WORK REQUIRED: Output only the lines below from the one containing "family: Hyaenidae" to the one containing "[camera-trap image, curated labels]", exactly as written, both ends kept.

Saved entries:
____________

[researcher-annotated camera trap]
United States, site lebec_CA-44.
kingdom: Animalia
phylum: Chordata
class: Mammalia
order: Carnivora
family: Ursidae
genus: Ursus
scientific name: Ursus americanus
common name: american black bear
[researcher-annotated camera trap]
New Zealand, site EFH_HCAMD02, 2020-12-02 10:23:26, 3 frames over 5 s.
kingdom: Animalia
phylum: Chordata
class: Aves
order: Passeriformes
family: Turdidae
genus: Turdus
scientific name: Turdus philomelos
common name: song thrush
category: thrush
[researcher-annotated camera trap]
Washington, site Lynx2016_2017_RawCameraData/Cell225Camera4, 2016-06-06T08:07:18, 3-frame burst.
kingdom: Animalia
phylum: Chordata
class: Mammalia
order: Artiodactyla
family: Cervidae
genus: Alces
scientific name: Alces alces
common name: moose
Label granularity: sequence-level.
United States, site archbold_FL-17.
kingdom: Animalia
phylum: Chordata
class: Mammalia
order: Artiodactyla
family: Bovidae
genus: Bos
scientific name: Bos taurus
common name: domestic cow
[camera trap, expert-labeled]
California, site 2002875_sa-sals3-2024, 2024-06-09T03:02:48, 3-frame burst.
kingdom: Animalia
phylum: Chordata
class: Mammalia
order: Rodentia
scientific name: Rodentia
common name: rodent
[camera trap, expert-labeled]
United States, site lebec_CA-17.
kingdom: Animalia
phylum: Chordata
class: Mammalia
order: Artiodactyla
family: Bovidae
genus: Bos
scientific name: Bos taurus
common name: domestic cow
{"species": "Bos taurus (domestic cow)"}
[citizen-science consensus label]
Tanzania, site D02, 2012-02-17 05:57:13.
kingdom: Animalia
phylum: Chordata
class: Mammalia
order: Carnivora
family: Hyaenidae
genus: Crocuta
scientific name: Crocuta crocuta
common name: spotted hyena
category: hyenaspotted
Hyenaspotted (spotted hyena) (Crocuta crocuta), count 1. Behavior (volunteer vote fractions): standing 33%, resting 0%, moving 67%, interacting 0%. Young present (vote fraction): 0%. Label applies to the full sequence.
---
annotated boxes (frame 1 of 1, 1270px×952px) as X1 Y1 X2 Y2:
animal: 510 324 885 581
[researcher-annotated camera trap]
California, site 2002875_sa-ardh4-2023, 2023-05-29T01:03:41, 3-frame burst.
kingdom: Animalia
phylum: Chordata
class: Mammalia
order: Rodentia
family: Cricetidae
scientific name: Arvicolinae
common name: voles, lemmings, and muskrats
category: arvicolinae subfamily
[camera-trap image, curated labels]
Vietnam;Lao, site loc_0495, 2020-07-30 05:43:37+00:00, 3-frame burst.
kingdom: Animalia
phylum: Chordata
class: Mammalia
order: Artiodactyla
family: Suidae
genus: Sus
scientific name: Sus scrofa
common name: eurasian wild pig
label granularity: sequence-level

____________

RESPONSE AREA:
family: Hyaenidae
genus: Crocuta
scientific name: Crocuta crocuta
common name: spotted hyena
category: hyenaspotted
Hyenaspotted (spotted hyena) (Crocuta crocuta), count 1. Behavior (volunteer vote fractions): standing 33%, resting 0%, moving 67%, interacting 0%. Young present (vote fraction): 0%. Label applies to the full sequence.
---
annotated boxes (frame 1 of 1, 1270px×952px) as X1 Y1 X2 Y2:
animal: 510 324 885 581
[researcher-annotated camera trap]
California, site 2002875_sa-ardh4-2023, 2023-05-29T01:03:41, 3-frame burst.
kingdom: Animalia
phylum: Chordata
class: Mammalia
order: Rodentia
family: Cricetidae
scientific name: Arvicolinae
common name: voles, lemmings, and muskrats
category: arvicolinae subfamily
[camera-trap image, curated labels]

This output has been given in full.